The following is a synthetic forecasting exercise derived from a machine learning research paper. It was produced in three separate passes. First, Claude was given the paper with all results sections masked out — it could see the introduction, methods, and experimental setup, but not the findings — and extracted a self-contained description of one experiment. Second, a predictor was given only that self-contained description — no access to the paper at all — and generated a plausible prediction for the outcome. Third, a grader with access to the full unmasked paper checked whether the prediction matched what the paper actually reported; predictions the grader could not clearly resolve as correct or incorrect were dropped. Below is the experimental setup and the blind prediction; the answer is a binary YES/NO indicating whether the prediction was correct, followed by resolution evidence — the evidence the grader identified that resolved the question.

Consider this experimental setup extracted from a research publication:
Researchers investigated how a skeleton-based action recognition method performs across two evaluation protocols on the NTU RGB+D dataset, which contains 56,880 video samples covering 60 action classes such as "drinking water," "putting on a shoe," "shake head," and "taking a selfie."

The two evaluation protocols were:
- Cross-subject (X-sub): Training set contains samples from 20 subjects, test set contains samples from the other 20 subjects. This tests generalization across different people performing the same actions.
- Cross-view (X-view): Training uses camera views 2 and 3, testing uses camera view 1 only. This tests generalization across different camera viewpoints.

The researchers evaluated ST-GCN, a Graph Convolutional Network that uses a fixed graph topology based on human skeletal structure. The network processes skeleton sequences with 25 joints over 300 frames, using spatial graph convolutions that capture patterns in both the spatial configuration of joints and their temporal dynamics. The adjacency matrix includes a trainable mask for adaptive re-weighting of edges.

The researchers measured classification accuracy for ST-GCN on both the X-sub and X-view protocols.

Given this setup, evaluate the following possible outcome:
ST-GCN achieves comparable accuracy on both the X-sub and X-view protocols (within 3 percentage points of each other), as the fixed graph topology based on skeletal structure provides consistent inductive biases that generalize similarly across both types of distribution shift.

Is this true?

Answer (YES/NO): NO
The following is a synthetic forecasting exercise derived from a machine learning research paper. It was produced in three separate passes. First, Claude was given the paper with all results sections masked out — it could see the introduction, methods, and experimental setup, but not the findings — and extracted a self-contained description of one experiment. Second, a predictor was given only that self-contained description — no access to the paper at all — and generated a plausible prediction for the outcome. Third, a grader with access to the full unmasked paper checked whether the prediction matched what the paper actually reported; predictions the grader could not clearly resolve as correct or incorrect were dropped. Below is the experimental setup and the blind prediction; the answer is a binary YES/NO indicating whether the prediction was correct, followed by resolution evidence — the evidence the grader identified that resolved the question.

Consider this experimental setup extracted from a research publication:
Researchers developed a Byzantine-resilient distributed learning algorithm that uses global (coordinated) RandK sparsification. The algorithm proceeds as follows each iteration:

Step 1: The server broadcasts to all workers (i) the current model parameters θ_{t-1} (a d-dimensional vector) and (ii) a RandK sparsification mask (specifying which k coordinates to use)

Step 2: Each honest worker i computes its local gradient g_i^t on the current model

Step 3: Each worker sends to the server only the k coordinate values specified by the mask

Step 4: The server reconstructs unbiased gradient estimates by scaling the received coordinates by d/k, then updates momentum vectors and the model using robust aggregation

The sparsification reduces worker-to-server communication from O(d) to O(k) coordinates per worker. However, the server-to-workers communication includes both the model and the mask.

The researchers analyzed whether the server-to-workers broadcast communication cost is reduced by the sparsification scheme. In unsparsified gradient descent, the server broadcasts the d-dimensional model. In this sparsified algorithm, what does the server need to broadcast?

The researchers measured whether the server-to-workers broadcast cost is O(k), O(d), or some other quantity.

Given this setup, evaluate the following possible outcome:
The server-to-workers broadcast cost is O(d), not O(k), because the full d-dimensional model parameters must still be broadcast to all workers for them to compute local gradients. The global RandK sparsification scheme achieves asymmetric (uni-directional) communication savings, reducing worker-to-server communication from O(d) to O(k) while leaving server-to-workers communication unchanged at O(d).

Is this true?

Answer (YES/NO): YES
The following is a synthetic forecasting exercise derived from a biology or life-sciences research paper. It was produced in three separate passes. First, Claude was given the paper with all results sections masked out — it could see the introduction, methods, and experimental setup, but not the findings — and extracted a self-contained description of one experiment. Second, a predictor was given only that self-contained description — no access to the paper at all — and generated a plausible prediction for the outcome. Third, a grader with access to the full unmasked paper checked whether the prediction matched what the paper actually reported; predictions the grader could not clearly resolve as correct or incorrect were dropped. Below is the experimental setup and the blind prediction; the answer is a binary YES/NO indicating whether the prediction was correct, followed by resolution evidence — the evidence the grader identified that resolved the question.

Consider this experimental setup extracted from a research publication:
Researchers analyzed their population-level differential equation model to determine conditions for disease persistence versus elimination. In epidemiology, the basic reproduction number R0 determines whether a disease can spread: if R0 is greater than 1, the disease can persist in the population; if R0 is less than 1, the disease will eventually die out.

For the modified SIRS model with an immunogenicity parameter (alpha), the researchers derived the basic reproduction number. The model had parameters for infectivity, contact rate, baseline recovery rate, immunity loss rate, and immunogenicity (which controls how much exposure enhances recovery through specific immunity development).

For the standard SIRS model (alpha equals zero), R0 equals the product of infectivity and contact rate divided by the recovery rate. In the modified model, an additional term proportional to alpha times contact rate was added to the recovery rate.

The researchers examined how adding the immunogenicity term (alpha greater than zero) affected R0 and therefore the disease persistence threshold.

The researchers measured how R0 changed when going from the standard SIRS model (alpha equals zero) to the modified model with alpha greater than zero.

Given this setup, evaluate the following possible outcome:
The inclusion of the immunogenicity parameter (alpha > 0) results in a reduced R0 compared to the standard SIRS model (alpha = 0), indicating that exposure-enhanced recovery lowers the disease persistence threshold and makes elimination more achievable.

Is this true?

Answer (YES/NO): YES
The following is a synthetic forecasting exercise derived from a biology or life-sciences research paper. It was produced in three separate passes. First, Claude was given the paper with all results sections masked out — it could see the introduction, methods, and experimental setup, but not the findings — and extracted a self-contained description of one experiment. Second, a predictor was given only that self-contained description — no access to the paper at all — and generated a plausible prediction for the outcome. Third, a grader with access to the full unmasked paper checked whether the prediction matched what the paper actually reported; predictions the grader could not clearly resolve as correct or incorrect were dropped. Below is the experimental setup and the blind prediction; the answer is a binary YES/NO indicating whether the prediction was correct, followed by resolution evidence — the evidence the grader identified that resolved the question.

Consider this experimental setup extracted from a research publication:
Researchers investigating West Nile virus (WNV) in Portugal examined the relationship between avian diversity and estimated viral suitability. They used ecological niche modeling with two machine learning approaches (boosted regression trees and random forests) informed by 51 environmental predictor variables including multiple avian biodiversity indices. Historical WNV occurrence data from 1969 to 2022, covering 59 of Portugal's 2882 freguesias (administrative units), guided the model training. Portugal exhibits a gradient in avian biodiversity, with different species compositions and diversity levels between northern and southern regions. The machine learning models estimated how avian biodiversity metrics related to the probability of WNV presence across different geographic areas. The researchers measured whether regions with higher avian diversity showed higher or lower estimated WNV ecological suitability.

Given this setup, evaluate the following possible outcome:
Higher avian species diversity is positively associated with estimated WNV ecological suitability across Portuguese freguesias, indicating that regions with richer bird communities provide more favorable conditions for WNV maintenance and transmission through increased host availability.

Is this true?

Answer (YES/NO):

* * * * *

WORK TO BE COMPLETED: Repeat each entry word for word.

ANSWER:
The following is a synthetic forecasting exercise derived from a machine learning research paper. It was produced in three separate passes. First, Claude was given the paper with all results sections masked out — it could see the introduction, methods, and experimental setup, but not the findings — and extracted a self-contained description of one experiment. Second, a predictor was given only that self-contained description — no access to the paper at all — and generated a plausible prediction for the outcome. Third, a grader with access to the full unmasked paper checked whether the prediction matched what the paper actually reported; predictions the grader could not clearly resolve as correct or incorrect were dropped. Below is the experimental setup and the blind prediction; the answer is a binary YES/NO indicating whether the prediction was correct, followed by resolution evidence — the evidence the grader identified that resolved the question.

Consider this experimental setup extracted from a research publication:
Researchers investigated how a skeleton-based action recognition method performs across two evaluation protocols on the NTU RGB+D dataset, which contains 56,880 video samples covering 60 action classes such as "drinking water," "putting on a shoe," "shake head," and "taking a selfie."

The two evaluation protocols were:
- Cross-subject (X-sub): Training set contains samples from 20 subjects, test set contains samples from the other 20 subjects. This tests generalization across different people performing the same actions.
- Cross-view (X-view): Training uses camera views 2 and 3, testing uses camera view 1 only. This tests generalization across different camera viewpoints.

The researchers evaluated ST-GCN, a Graph Convolutional Network that uses a fixed graph topology based on human skeletal structure. The network processes skeleton sequences with 25 joints over 300 frames, using spatial graph convolutions that capture patterns in both the spatial configuration of joints and their temporal dynamics. The adjacency matrix includes a trainable mask for adaptive re-weighting of edges.

The researchers measured classification accuracy for ST-GCN on both the X-sub and X-view protocols.

Given this setup, evaluate the following possible outcome:
ST-GCN achieves comparable accuracy on both the X-sub and X-view protocols (within 3 percentage points of each other), as the fixed graph topology based on skeletal structure provides consistent inductive biases that generalize similarly across both types of distribution shift.

Is this true?

Answer (YES/NO): NO
The following is a synthetic forecasting exercise derived from a machine learning research paper. It was produced in three separate passes. First, Claude was given the paper with all results sections masked out — it could see the introduction, methods, and experimental setup, but not the findings — and extracted a self-contained description of one experiment. Second, a predictor was given only that self-contained description — no access to the paper at all — and generated a plausible prediction for the outcome. Third, a grader with access to the full unmasked paper checked whether the prediction matched what the paper actually reported; predictions the grader could not clearly resolve as correct or incorrect were dropped. Below is the experimental setup and the blind prediction; the answer is a binary YES/NO indicating whether the prediction was correct, followed by resolution evidence — the evidence the grader identified that resolved the question.

Consider this experimental setup extracted from a research publication:
Researchers developed a Byzantine-resilient distributed learning algorithm that uses global (coordinated) RandK sparsification. The algorithm proceeds as follows each iteration:

Step 1: The server broadcasts to all workers (i) the current model parameters θ_{t-1} (a d-dimensional vector) and (ii) a RandK sparsification mask (specifying which k coordinates to use)

Step 2: Each honest worker i computes its local gradient g_i^t on the current model

Step 3: Each worker sends to the server only the k coordinate values specified by the mask

Step 4: The server reconstructs unbiased gradient estimates by scaling the received coordinates by d/k, then updates momentum vectors and the model using robust aggregation

The sparsification reduces worker-to-server communication from O(d) to O(k) coordinates per worker. However, the server-to-workers communication includes both the model and the mask.

The researchers analyzed whether the server-to-workers broadcast communication cost is reduced by the sparsification scheme. In unsparsified gradient descent, the server broadcasts the d-dimensional model. In this sparsified algorithm, what does the server need to broadcast?

The researchers measured whether the server-to-workers broadcast cost is O(k), O(d), or some other quantity.

Given this setup, evaluate the following possible outcome:
The server-to-workers broadcast cost is O(d), not O(k), because the full d-dimensional model parameters must still be broadcast to all workers for them to compute local gradients. The global RandK sparsification scheme achieves asymmetric (uni-directional) communication savings, reducing worker-to-server communication from O(d) to O(k) while leaving server-to-workers communication unchanged at O(d).

Is this true?

Answer (YES/NO): YES
The following is a synthetic forecasting exercise derived from a biology or life-sciences research paper. It was produced in three separate passes. First, Claude was given the paper with all results sections masked out — it could see the introduction, methods, and experimental setup, but not the findings — and extracted a self-contained description of one experiment. Second, a predictor was given only that self-contained description — no access to the paper at all — and generated a plausible prediction for the outcome. Third, a grader with access to the full unmasked paper checked whether the prediction matched what the paper actually reported; predictions the grader could not clearly resolve as correct or incorrect were dropped. Below is the experimental setup and the blind prediction; the answer is a binary YES/NO indicating whether the prediction was correct, followed by resolution evidence — the evidence the grader identified that resolved the question.

Consider this experimental setup extracted from a research publication:
Researchers analyzed their population-level differential equation model to determine conditions for disease persistence versus elimination. In epidemiology, the basic reproduction number R0 determines whether a disease can spread: if R0 is greater than 1, the disease can persist in the population; if R0 is less than 1, the disease will eventually die out.

For the modified SIRS model with an immunogenicity parameter (alpha), the researchers derived the basic reproduction number. The model had parameters for infectivity, contact rate, baseline recovery rate, immunity loss rate, and immunogenicity (which controls how much exposure enhances recovery through specific immunity development).

For the standard SIRS model (alpha equals zero), R0 equals the product of infectivity and contact rate divided by the recovery rate. In the modified model, an additional term proportional to alpha times contact rate was added to the recovery rate.

The researchers examined how adding the immunogenicity term (alpha greater than zero) affected R0 and therefore the disease persistence threshold.

The researchers measured how R0 changed when going from the standard SIRS model (alpha equals zero) to the modified model with alpha greater than zero.

Given this setup, evaluate the following possible outcome:
The inclusion of the immunogenicity parameter (alpha > 0) results in a reduced R0 compared to the standard SIRS model (alpha = 0), indicating that exposure-enhanced recovery lowers the disease persistence threshold and makes elimination more achievable.

Is this true?

Answer (YES/NO): YES
The following is a synthetic forecasting exercise derived from a biology or life-sciences research paper. It was produced in three separate passes. First, Claude was given the paper with all results sections masked out — it could see the introduction, methods, and experimental setup, but not the findings — and extracted a self-contained description of one experiment. Second, a predictor was given only that self-contained description — no access to the paper at all — and generated a plausible prediction for the outcome. Third, a grader with access to the full unmasked paper checked whether the prediction matched what the paper actually reported; predictions the grader could not clearly resolve as correct or incorrect were dropped. Below is the experimental setup and the blind prediction; the answer is a binary YES/NO indicating whether the prediction was correct, followed by resolution evidence — the evidence the grader identified that resolved the question.

Consider this experimental setup extracted from a research publication:
Researchers investigating West Nile virus (WNV) in Portugal examined the relationship between avian diversity and estimated viral suitability. They used ecological niche modeling with two machine learning approaches (boosted regression trees and random forests) informed by 51 environmental predictor variables including multiple avian biodiversity indices. Historical WNV occurrence data from 1969 to 2022, covering 59 of Portugal's 2882 freguesias (administrative units), guided the model training. Portugal exhibits a gradient in avian biodiversity, with different species compositions and diversity levels between northern and southern regions. The machine learning models estimated how avian biodiversity metrics related to the probability of WNV presence across different geographic areas. The researchers measured whether regions with higher avian diversity showed higher or lower estimated WNV ecological suitability.

Given this setup, evaluate the following possible outcome:
Higher avian species diversity is positively associated with estimated WNV ecological suitability across Portuguese freguesias, indicating that regions with richer bird communities provide more favorable conditions for WNV maintenance and transmission through increased host availability.

Is this true?

Answer (YES/NO):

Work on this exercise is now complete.